A single generated email candidate.

Attributes:

Name Type Description
email str

The generated email address (already lowercased).

format_name str

Short identifier for the pattern (e.g. "first.last").

generate_patterns

generate_patterns(full_name, domain)

Generate candidate email addresses for full_name at domain.

Parameters:

Name Type Description Default
full_name str

The person's full name, e.g. "John Smith".

required
domain str

The company domain, e.g. "acme.com".

required

Returns:

Type Description
list[EmailPattern]

Deduplicated list of candidates ordered from most-common to least.

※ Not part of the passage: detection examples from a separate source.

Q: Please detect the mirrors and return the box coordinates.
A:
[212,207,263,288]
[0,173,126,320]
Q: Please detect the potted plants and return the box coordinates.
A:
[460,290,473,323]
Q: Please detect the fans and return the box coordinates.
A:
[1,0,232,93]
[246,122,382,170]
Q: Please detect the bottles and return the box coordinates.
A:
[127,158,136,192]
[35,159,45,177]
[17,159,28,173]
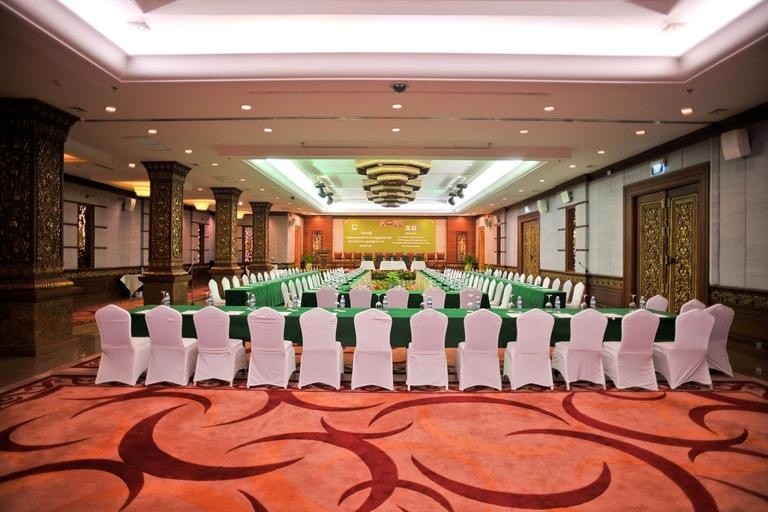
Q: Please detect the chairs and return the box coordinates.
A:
[406,309,449,391]
[443,268,490,294]
[460,289,483,309]
[281,283,301,307]
[568,282,585,309]
[552,278,561,292]
[316,286,339,308]
[704,303,736,378]
[246,307,296,389]
[193,306,248,387]
[486,267,541,287]
[232,275,240,288]
[503,308,555,391]
[498,283,513,308]
[487,279,497,302]
[603,308,659,392]
[553,308,607,391]
[349,287,372,307]
[222,277,231,296]
[308,283,314,290]
[242,274,249,286]
[299,308,345,391]
[492,281,504,308]
[423,286,447,308]
[350,308,393,391]
[386,286,409,308]
[454,309,502,391]
[296,283,303,300]
[654,310,716,390]
[646,295,668,312]
[679,298,705,314]
[313,267,346,286]
[95,304,151,387]
[145,305,198,386]
[563,279,573,303]
[209,279,226,304]
[542,277,550,288]
[250,267,313,284]
[288,283,302,304]
[303,283,308,292]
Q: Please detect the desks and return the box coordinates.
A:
[339,287,350,308]
[372,289,492,309]
[302,292,317,308]
[380,261,406,271]
[121,274,144,295]
[127,304,677,342]
[347,270,372,284]
[411,261,426,271]
[513,288,567,308]
[361,261,375,272]
[225,284,284,307]
[418,269,443,288]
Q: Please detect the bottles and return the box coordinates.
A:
[639,297,645,310]
[423,266,546,292]
[235,265,364,289]
[554,296,560,313]
[589,296,595,309]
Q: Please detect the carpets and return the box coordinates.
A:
[1,347,768,510]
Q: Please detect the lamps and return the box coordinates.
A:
[447,182,468,206]
[361,179,421,199]
[352,157,430,187]
[366,191,417,208]
[133,185,151,198]
[191,201,210,213]
[313,180,335,206]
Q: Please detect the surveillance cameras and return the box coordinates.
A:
[392,82,408,93]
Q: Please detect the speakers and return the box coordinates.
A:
[537,200,548,212]
[560,191,571,203]
[123,198,136,212]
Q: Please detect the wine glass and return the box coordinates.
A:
[545,294,552,313]
[580,294,587,310]
[160,293,522,312]
[628,295,636,312]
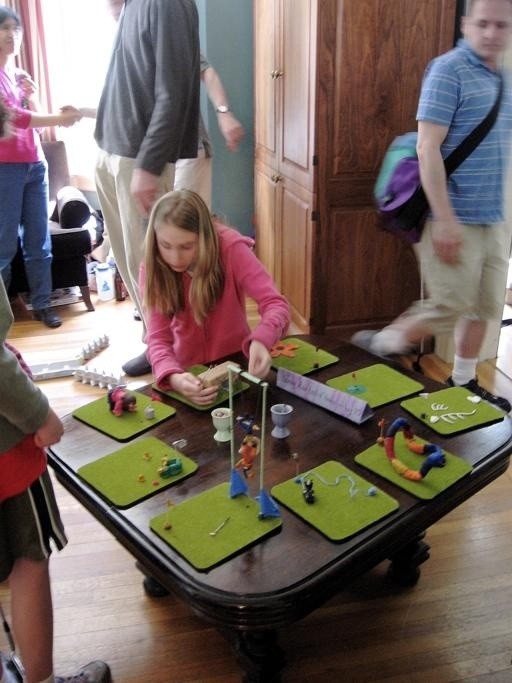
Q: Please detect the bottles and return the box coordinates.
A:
[95,262,115,302]
[114,265,126,301]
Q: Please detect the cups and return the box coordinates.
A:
[270,404,294,438]
[211,408,233,442]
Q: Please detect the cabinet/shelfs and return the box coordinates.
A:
[256,1,457,354]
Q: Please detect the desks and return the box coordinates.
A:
[44,333,512,683]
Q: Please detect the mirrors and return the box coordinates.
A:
[231,365,265,507]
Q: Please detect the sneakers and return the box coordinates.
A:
[122,347,152,376]
[445,376,511,413]
[31,307,62,327]
[54,659,109,683]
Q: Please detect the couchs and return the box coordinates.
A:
[0,141,98,313]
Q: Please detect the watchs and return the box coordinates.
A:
[215,104,231,113]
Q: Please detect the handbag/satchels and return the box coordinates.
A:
[369,64,510,232]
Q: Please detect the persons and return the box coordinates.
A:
[351,1,511,413]
[139,189,292,406]
[0,274,111,682]
[109,0,246,321]
[1,5,81,328]
[60,0,202,378]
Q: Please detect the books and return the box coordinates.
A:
[18,286,85,311]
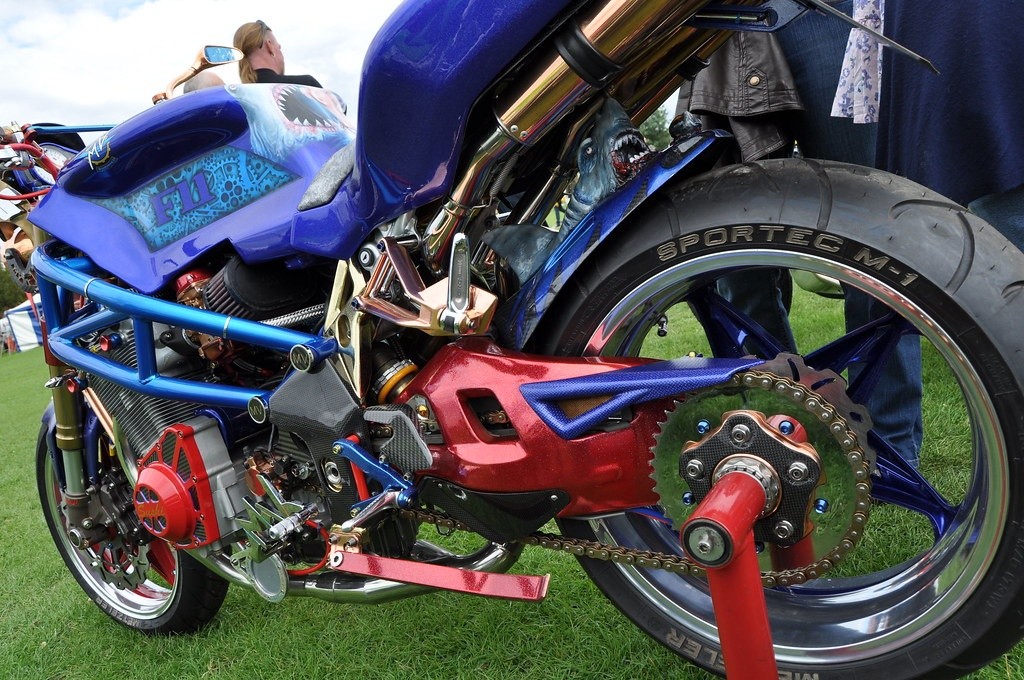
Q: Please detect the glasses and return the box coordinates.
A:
[256,20,271,50]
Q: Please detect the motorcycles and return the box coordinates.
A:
[0,1,1023,679]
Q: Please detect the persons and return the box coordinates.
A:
[232,19,324,89]
[677,0,923,472]
[1,331,9,352]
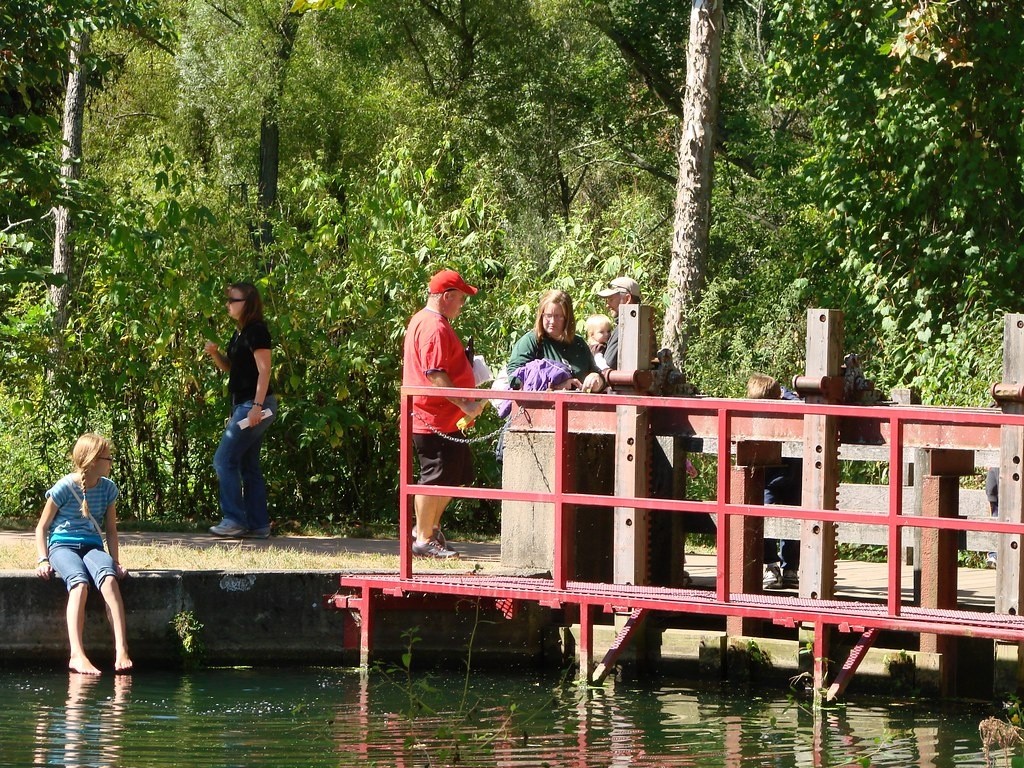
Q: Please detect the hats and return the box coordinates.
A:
[597,277,641,297]
[429,270,478,296]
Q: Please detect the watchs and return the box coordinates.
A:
[37,555,47,564]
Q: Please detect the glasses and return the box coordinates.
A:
[227,298,245,303]
[608,283,632,296]
[541,313,566,322]
[98,457,113,465]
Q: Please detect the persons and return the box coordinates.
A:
[402,269,484,561]
[36,432,132,675]
[204,282,278,539]
[508,276,803,587]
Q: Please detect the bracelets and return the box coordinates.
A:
[252,402,262,407]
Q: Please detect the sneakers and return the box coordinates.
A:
[412,523,446,548]
[209,519,245,537]
[412,535,459,559]
[763,565,783,589]
[239,529,271,537]
[782,570,799,589]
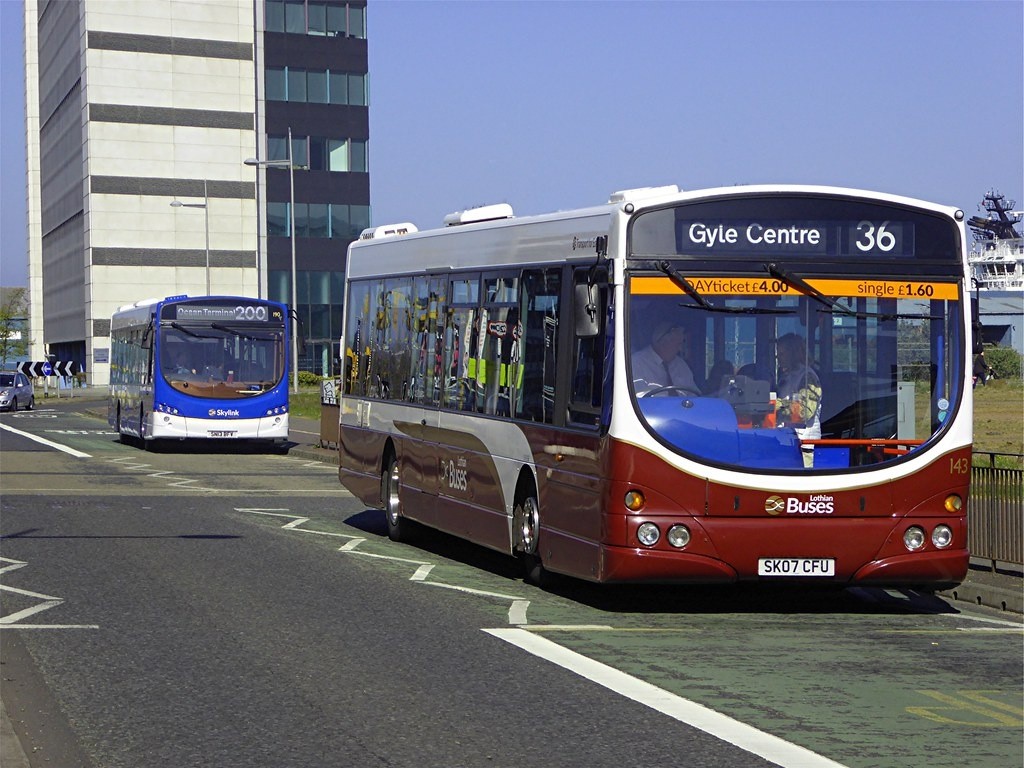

Empty list if name cannot be parsed (e.g. empty string).

Examples:

>>> patterns = generate_patterns("John Smith", "acme.com")
>>> [p.format_name for p in patterns[:3]]
['first', 'first.last', 'flast']
Source code in coldreach/generate/patterns.py
def generate_patterns(full_name: str, domain: str) -> list[EmailPattern]:
    """Generate candidate email addresses for *full_name* at *domain*.

    Parameters
    ----------
    full_name:
        The person's full name, e.g. ``"John Smith"``.
    domain:
        The company domain, e.g. ``"acme.com"``.

    Returns
    -------
    list[EmailPattern]
        Deduplicated list of candidates ordered from most-common to least.
        Empty list if name cannot be parsed (e.g. empty string).

    Examples
    --------
    >>> patterns = generate_patterns("John Smith", "acme.com")
    >>> [p.format_name for p in patterns[:3]]
    ['first', 'first.last', 'flast']
    """
    domain = domain.strip().lower().removeprefix("www.")
    first, last = _parse_name(full_name)

    if not first:
        return []

    f = first
    l = last  # noqa: E741
    fi = f[0] if f else ""
    li = l[0] if l else ""

    # Build candidates in priority order (most common B2B formats first)
    raw: list[tuple[str, str]] = []

    if l:
        raw = [
            (f"{f}", "first"),
            (f"{f}.{l}", "first.last"),
            (f"{fi}{l}", "flast"),
            (f"{fi}.{l}", "f.last"),
            (f"{l}{fi}", "lastf"),
            (f"{l}.{fi}", "last.f"),
            (f"{f}{l}", "firstlast"),
            (f"{l}", "last"),
            (f"{f}{li}", "firsts"),  # e.g. johns (first + last initial)
            (f"{f}-{l}", "first-last"),
            (f"{fi}-{l}", "f-last"),
            (f"{fi}{li}", "initials"),
        ]
    else:
        # Single-token name — only generate what makes sense
        raw = [
            (f"{f}", "first"),
        ]

    # Deduplicate while preserving order
    seen: set[str] = set()
    results: list[EmailPattern] = []
    for local, fmt in raw:
        if not local or local in seen:
            continue
        seen.add(local)
        results.append(EmailPattern(email=f"{local}@{domain}", format_name=fmt))

    return results

generate_role_emails

generate_role_emails(domain)

Generate common role-based email candidates for domain.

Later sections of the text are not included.